Icarus *** ½ / *****
Directed by: Bryan Fogel.
Written by: Bryan Fogel & Jon Bertain & Mark Monroe & Timothy Rode.
The documentary Fogel wanted to make isn’t really all that interesting – it’s essentially a version of Morgan Spurlock’s Super-Size Me, but for steroids, but I’m not sure what it would have proved even if it did work. After all, we all know what these PEDs do – they help the athletes – and we all know that athletes have been getting away with them for years, because they’re always one (or more) steps ahead of those trying to catch them (which is why when we hear of someone testing positive now, it’s often for years ago, as advances in testing have caught up with what athletes were doing). Doing it to himself is the hook, but not a particularly good one – especially since Fogel didn’t actually do any better (he did worse) on drugs as off of them.
But the documentary he did make, about Rodchenkov, is fascinating and tense. This is a documentarian’s dream – to have a better film than the one you want to make fall into your lap. Rodchenkov trusts Fogel, in part because who else does he know in America?

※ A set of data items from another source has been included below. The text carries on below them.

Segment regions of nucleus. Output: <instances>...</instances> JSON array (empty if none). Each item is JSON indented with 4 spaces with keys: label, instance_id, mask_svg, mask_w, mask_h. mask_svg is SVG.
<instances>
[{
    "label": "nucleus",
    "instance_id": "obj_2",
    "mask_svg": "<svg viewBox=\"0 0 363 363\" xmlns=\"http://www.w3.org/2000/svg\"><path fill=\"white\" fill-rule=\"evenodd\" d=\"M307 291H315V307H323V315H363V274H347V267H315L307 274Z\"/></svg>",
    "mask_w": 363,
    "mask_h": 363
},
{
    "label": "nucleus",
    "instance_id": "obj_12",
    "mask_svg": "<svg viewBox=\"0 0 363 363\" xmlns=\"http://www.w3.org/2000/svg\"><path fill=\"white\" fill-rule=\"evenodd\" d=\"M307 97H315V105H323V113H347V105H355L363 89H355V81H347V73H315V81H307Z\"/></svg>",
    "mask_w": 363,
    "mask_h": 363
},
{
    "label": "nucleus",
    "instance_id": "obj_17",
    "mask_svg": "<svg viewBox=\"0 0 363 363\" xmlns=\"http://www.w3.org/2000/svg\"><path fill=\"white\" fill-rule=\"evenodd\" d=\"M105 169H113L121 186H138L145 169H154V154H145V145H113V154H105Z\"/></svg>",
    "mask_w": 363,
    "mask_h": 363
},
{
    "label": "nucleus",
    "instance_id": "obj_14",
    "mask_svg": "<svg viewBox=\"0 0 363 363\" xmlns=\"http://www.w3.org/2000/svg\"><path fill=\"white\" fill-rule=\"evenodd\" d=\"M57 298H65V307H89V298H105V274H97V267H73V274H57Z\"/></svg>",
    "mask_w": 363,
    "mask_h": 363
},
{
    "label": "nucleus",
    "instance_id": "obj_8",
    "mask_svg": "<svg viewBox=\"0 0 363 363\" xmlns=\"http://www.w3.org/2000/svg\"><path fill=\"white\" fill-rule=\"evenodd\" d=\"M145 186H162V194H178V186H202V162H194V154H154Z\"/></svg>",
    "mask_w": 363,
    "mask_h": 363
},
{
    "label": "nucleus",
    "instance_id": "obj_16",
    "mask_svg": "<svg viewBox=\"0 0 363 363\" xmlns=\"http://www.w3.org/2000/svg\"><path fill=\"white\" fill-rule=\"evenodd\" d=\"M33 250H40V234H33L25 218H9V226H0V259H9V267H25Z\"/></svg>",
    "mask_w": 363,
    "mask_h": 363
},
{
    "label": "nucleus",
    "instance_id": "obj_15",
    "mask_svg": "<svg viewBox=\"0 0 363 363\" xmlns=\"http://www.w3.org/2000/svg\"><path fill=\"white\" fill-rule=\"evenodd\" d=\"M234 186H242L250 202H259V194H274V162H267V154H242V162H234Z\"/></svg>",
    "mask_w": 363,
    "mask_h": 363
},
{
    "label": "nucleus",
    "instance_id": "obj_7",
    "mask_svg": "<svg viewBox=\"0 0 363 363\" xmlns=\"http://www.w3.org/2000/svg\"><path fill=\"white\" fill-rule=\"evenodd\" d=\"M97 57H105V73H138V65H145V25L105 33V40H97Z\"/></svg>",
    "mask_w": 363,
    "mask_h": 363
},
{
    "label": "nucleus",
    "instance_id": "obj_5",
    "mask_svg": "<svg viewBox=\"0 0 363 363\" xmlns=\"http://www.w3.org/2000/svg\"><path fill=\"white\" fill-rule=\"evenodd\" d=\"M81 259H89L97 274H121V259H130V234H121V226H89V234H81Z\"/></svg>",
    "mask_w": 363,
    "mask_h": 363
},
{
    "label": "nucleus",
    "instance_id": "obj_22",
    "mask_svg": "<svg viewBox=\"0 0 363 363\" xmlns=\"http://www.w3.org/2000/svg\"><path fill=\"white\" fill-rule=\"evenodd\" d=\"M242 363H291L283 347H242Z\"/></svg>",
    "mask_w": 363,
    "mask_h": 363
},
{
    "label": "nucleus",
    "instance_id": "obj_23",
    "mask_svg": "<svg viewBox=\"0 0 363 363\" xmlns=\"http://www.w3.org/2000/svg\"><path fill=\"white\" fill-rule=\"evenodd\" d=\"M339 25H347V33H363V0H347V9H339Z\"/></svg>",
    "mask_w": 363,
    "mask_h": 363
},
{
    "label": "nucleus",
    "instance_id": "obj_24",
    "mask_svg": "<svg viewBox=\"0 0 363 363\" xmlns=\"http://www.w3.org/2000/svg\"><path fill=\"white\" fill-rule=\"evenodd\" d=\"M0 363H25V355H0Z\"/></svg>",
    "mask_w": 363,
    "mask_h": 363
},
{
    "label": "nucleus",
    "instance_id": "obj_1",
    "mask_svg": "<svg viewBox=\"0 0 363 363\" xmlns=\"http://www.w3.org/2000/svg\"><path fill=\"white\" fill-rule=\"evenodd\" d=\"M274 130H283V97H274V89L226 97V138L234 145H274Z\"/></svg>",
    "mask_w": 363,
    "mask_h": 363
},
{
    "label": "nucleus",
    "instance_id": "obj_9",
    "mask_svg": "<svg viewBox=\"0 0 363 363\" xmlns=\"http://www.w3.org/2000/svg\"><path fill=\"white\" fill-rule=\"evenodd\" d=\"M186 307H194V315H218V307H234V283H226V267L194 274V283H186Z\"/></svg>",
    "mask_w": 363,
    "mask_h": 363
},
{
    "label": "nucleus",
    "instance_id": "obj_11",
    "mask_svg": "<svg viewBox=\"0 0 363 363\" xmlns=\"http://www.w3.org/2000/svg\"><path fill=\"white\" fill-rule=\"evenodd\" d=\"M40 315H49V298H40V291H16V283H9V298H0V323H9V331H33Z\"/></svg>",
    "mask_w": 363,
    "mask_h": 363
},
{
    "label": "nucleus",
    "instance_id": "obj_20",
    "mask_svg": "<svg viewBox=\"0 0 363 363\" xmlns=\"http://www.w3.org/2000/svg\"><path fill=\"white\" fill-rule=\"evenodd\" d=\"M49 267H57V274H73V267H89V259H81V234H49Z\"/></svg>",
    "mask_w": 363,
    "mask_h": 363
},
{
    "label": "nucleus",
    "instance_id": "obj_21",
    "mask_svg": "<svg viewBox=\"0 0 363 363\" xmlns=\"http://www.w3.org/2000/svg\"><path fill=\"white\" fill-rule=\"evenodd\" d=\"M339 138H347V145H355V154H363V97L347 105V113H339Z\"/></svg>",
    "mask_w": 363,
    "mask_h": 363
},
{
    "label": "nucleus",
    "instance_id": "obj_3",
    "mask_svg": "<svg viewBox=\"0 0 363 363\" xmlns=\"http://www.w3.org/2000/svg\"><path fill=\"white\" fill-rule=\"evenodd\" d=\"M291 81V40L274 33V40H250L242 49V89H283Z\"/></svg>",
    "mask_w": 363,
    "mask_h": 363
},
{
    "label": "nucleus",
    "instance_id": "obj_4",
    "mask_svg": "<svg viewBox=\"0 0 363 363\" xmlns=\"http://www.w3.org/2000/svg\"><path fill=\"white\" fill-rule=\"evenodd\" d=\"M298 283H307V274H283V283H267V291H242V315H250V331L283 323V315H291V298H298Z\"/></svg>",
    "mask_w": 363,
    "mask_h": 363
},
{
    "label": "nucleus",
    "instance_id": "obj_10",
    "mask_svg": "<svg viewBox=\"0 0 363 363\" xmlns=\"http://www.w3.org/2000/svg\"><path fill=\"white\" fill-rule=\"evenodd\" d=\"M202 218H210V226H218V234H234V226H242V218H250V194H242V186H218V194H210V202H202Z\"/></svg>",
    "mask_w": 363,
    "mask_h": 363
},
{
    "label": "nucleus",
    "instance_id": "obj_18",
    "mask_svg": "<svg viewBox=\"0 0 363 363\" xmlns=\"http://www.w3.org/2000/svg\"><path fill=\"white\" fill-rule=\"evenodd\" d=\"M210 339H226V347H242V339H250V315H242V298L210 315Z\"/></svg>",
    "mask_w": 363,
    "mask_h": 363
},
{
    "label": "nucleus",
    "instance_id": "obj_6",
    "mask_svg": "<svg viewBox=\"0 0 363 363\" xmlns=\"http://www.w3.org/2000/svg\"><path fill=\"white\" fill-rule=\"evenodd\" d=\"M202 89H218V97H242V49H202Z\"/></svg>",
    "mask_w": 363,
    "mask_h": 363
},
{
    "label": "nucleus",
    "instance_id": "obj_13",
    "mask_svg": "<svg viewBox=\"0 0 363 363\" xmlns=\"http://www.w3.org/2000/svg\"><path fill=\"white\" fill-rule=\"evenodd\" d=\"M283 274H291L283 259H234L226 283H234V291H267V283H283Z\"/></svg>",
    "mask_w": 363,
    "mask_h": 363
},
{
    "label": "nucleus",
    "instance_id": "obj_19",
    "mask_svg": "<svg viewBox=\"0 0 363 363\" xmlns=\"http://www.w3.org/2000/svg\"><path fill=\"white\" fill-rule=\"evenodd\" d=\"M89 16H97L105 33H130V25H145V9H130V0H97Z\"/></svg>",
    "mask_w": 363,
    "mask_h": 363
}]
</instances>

When the investigation starts getting closer to him, their conversations over Skype grow tenser and short – and Rodchenkov will eventually flee Russia in order to try and keep himself safe. Others he knew, and we involved in the same scandal, mysteriously wind up dead (that happens a lot in Russia to people the government doesn’t like), and he fears for his life. Eventually, he will reveal the elaborate methods Russia went through not to be caught – especially at their home Olympics in Sochi, where Russian did way better than at the previous Winter Games. The movie morphs almost into a spy thriller – or at the very least, something more like Laura Poitras’ Citizenfour or Risk, than how things started.
There are certainly complains you could make about Icarus – it does run too long (at just over two hours), and Fogel does seem too eager to be at the center of the film, even as it becomes clear he should step aside and let Rodchenkov have center stage all to himself. In particular, that first section of the film – the film that Fogel wanted this to be – is way too long for what we get out of it. And, truth be told, all this information is already out there, so if you followed along, I’m not sure how much new information there actually is here. But overall, Icarus is a fascinating film – another chapter in the seemingly ever expanding series about doping in sports – a scandal that isn’t going anywhere anytime soon.